The Court notes that because he is a prisoner Plaintiff is still required to pay the statutory filing fee of $402 for this action. Pursuant to the PLRA, a prisoner seeking to file IFP must pay as an initial filing fee the greater of twenty percent (20%) of the average monthly deposits to his account or the average monthly balance for the six months prior to the filing of his Complaint. See 28 U.S.C. § 1915(b)(1). Subsequently, a prisoner must pay monthly twenty percent (20%) of the previous month's balance in his account.
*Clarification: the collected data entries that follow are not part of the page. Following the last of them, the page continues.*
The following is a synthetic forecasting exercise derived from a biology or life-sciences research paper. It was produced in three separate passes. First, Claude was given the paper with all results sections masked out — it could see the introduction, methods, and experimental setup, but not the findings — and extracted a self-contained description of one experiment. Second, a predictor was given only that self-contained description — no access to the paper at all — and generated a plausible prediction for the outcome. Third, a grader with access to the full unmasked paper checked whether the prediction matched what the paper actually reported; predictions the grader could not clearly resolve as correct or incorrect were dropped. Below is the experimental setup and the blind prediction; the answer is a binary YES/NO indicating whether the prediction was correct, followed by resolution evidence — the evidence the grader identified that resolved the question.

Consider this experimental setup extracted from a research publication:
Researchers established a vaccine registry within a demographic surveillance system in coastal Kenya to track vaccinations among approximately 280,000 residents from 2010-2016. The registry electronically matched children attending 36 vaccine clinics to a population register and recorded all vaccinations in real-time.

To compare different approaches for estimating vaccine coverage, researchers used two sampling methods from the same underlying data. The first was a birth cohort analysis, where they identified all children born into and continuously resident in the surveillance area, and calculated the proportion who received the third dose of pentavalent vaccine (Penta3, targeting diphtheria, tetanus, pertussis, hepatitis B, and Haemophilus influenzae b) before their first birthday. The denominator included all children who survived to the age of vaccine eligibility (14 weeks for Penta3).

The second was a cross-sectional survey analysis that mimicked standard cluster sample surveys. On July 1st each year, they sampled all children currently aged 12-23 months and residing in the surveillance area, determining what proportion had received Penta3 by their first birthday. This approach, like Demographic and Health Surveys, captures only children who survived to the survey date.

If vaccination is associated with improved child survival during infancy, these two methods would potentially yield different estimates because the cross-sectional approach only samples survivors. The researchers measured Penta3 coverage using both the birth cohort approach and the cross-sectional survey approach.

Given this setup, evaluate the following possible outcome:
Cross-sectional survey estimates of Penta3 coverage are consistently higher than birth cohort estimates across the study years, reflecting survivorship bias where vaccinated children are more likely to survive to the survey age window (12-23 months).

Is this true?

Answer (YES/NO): YES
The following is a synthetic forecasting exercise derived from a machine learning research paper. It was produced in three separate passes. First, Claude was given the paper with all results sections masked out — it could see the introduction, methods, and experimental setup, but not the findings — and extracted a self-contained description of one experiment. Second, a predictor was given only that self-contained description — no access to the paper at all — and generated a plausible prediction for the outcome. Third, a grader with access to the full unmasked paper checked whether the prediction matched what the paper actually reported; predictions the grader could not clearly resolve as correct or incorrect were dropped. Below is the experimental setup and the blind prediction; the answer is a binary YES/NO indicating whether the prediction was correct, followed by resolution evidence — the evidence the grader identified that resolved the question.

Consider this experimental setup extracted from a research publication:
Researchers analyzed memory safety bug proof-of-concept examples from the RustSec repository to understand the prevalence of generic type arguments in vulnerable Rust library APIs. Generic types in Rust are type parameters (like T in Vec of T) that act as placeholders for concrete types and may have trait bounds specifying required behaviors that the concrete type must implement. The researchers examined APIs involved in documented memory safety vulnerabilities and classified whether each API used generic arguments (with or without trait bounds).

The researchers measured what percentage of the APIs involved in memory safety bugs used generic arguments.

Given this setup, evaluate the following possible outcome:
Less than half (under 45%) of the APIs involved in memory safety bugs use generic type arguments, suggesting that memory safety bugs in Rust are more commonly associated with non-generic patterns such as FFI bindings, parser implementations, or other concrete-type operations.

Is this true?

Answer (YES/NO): NO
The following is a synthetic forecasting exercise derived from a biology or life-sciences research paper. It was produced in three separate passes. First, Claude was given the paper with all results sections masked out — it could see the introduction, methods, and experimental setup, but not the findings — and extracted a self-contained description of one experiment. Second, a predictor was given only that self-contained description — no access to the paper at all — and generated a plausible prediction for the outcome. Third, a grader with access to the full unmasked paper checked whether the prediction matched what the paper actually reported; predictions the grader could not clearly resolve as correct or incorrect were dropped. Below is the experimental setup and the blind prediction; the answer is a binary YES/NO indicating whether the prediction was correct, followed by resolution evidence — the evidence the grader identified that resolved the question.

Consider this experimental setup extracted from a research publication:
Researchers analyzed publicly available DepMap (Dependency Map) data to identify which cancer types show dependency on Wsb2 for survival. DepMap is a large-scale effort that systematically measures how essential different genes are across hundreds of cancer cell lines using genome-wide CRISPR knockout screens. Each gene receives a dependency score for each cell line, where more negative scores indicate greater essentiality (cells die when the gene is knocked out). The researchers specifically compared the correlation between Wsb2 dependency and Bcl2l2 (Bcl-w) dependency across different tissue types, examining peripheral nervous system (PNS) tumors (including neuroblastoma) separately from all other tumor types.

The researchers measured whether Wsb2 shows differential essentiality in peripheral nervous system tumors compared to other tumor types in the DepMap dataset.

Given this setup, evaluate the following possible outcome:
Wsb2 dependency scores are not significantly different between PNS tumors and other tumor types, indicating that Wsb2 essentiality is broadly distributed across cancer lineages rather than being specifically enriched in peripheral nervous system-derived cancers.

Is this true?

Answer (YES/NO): NO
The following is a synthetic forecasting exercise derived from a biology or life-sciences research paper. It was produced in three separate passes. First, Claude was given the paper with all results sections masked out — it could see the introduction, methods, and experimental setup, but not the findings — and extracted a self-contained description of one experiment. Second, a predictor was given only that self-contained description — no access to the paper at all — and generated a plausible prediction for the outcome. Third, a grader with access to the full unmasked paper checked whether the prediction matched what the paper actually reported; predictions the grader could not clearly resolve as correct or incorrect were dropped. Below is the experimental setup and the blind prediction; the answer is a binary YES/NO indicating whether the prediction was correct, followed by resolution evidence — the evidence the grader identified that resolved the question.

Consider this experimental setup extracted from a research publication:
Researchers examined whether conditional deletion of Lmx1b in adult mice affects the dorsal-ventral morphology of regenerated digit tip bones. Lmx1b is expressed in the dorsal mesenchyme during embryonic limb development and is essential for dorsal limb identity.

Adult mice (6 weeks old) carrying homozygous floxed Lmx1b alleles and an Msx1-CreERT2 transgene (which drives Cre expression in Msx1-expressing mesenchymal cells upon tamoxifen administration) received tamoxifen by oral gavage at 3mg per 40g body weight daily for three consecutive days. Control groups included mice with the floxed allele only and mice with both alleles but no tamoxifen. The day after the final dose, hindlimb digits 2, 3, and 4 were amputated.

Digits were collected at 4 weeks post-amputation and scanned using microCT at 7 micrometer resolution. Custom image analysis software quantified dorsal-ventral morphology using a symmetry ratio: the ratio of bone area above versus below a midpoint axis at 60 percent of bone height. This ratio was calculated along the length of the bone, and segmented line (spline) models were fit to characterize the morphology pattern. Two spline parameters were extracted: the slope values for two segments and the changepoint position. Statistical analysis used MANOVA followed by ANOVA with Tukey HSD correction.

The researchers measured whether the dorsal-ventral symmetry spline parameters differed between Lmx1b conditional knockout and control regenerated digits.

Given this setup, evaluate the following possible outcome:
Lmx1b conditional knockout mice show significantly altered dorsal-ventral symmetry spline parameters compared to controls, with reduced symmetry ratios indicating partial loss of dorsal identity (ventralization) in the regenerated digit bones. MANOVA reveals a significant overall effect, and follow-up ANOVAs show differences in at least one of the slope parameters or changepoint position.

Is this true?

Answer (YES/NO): NO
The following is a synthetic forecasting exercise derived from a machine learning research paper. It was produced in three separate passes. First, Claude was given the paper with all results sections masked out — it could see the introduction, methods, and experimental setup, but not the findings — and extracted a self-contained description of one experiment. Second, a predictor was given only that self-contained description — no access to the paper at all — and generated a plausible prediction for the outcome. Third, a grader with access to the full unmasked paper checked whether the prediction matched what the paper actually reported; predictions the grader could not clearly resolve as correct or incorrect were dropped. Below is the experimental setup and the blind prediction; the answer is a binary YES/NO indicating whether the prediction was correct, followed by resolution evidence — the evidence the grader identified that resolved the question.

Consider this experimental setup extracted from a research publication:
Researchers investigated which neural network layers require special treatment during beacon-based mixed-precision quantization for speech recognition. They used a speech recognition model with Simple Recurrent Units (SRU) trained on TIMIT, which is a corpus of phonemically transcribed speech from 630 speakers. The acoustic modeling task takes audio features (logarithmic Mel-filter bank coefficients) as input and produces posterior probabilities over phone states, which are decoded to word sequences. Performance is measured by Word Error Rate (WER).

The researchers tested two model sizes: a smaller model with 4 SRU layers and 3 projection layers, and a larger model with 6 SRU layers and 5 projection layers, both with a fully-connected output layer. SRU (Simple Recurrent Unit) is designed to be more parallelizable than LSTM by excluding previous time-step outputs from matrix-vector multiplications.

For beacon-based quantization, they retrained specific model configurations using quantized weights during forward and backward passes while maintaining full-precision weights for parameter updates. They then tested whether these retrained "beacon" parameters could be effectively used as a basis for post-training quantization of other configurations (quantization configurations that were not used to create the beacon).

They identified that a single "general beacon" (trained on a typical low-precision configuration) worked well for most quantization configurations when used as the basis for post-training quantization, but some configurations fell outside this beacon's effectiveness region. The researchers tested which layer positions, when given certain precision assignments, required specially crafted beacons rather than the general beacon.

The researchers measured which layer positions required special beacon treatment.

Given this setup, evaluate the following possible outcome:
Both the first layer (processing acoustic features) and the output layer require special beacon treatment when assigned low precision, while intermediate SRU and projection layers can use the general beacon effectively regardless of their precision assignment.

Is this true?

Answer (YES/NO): NO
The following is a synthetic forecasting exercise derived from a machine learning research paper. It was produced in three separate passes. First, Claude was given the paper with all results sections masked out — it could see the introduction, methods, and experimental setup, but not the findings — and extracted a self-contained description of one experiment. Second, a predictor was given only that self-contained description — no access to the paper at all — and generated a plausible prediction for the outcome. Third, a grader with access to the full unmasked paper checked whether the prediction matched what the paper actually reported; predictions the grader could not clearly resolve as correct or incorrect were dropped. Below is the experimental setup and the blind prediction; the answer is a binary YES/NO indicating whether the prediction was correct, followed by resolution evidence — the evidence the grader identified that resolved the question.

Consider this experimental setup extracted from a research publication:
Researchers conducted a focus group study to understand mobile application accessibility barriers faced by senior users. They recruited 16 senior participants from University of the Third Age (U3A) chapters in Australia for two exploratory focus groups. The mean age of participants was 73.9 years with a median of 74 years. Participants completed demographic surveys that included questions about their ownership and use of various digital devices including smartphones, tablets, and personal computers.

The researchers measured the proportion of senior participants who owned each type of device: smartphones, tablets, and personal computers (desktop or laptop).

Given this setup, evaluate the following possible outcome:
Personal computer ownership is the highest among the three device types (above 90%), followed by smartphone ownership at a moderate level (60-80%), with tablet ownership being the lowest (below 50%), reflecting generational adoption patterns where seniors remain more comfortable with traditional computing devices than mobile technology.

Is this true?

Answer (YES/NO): NO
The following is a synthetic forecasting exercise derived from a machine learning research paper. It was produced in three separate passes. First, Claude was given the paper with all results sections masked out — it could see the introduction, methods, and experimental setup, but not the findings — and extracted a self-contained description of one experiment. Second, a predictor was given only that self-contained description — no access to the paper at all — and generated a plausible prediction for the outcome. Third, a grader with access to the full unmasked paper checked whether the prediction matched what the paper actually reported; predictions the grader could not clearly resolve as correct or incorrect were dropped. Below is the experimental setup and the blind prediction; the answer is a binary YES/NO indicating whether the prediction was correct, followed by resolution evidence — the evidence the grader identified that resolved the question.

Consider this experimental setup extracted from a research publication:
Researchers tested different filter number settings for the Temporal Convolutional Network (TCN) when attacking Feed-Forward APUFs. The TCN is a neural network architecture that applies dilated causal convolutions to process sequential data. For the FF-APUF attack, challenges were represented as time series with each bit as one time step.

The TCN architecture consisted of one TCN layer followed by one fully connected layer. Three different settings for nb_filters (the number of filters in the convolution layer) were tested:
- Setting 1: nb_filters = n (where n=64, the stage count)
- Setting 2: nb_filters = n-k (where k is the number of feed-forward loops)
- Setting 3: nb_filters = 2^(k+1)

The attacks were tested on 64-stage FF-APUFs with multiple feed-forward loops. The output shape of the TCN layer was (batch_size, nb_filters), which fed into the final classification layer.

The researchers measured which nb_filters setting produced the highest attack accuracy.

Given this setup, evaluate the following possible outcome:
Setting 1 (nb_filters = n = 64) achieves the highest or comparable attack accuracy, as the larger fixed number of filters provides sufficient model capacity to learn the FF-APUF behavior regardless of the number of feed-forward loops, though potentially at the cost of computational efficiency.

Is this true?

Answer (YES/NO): NO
See id. § 1915(b)(2). Plaintiff's account during the five-month period from January 12, 2023, to May 12, 2023, had an average monthly balance of $40.85. Accordingly, Plaintiff is required to pay as an initial filing fee $8.17 ($40.85 x 20% = $8.17).
II. Conclusion
Plaintiff's IFP motion (ECF No. 2) is granted and the Clerk's Office is directed to procure summonses so that the complaint (comprising both ECF No. 1 and ECF No. 10) may be served. Plaintiff shall make his initial filing fee of $8.17 within thirty (30) days of the date of this Order. RIDOC is directed to forward to the Court each month twenty percent (20%) of the previous month's balance in Plaintiff's account each time the amount in the account exceeds $10.00 until Plaintiff has paid the entire filing fee of $402.